Check each line of the records below and collect those that include the word "site".

Collected data entries
=-=-=

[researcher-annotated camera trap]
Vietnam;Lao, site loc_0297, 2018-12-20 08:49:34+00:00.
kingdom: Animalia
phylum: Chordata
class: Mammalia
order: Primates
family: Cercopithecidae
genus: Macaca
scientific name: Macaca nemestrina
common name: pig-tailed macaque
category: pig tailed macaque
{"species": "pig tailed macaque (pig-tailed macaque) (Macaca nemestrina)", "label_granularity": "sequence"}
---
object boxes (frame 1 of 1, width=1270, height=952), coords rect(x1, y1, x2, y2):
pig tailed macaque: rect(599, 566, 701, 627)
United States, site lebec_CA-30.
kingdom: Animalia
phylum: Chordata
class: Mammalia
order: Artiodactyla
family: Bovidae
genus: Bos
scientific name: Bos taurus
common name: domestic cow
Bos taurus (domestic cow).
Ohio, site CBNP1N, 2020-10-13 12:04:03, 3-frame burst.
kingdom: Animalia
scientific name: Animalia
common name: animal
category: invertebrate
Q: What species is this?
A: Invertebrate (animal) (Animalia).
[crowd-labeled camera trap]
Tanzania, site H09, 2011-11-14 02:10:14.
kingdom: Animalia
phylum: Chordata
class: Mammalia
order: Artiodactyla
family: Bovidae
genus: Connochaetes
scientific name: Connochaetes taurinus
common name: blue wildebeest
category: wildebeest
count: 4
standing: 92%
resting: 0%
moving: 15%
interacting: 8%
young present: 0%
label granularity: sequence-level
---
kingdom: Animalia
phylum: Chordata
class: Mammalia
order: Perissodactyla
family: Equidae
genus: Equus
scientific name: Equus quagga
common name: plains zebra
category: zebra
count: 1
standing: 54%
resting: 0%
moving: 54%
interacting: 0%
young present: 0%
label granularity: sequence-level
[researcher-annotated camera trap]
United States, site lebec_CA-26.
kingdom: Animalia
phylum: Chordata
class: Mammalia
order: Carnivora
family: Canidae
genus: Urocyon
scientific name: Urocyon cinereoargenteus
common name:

=-=-=

§ Answer to this problem
Vietnam;Lao, site loc_0297, 2018-12-20 08:49:34+00:00.
United States, site lebec_CA-30.
Ohio, site CBNP1N, 2020-10-13 12:04:03, 3-frame burst.
Tanzania, site H09, 2011-11-14 02:10:14.
United States, site lebec_CA-26.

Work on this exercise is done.